Having traded S&P-500 Futures on a daily basis since Q2 1993, one can get a sense of when our markets are happy as a clam, the economy is improving at the margin and the tendency of stock market indices to rise often after a moderate pull back, or in contrast; when almost everything goes wrong and we are heading into a poltical calamity or nearing financial abyss.

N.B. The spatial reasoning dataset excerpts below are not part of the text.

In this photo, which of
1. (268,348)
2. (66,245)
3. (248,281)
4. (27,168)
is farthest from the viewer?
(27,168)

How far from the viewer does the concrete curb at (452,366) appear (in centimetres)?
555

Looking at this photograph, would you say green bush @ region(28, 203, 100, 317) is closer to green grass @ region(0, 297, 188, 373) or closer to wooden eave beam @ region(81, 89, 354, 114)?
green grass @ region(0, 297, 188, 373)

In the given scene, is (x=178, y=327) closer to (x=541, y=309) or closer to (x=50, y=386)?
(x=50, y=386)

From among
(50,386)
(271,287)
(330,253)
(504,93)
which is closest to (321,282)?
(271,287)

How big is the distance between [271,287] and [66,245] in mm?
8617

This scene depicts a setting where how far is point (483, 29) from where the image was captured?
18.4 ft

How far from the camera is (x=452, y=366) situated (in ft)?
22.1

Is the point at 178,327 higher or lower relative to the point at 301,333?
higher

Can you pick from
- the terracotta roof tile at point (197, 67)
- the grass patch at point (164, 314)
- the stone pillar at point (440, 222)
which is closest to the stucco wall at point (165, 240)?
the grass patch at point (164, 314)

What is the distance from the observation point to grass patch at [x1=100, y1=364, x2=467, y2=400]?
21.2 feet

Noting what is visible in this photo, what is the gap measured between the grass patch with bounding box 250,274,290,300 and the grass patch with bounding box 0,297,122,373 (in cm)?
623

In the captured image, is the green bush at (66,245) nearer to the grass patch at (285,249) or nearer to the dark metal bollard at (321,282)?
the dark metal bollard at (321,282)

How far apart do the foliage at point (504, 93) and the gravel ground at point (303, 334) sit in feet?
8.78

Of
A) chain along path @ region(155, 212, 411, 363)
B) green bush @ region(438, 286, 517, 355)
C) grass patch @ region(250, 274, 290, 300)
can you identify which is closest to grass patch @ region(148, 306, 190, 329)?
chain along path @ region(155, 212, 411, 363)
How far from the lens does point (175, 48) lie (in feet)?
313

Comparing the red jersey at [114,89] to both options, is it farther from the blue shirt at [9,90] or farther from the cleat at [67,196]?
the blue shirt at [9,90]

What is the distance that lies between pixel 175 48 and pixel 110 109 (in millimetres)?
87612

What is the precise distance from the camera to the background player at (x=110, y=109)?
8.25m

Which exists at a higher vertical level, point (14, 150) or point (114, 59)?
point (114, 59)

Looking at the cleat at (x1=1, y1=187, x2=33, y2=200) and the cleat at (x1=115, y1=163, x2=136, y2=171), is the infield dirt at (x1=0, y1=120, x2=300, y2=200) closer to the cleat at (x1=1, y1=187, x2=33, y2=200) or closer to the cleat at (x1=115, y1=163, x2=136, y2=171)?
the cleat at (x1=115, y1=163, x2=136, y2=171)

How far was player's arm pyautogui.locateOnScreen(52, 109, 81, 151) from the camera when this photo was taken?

Having said that,  what falls in between, is often a treacherous back and forth range-bound price action that makes “Market Profilers” (and your broker) extremely happy.

In a capsule form, what we have witnessed and experienced since Q3 2008, has been nothing less than a confluence of turbulent and challenging political & economic events that has spanned over 4 continents and in process has wrecked numerous lives.

2013 forecast

As we start 2013, the core challenging issues facing US Markets (EuroZone, China, Federal Gov Deficit, Fiscal Cliff) have been catergorically discounted by market participants in favore of a more bullish outcome.

Low Interest rates shall remain at current levels for the foreseeable future per Fed Minutes.  The SP-500 Cash Index (SPX) P/E ratio is at ~17.2 (based on ttm), with Dividend Yield of 2.2%.  Forward 12-mo. estimate (by Birinyi Associates) puts its P/E ratio at 13.15.

Today, a survey conducted by Yahoo Finance indicated that over 50% of retail investors were NOT ready to invest in the stock market.

When you put all the tea leaves together, this market is simply inexpensive at current levels.  A 10% change from recent highs puts SPX  trajectory at 1630s.  If you take the all-time-high of 1576 (Oct ’07), a 10% move puts it at 1733.

Bottom line:  While we are cognizant that often times things don’t go according to the plan, ceteris paribus, we anticipate SP-500 Cash Index (SPX) to trade in high 1600s and possibly touch 1700 during the balance of 2013.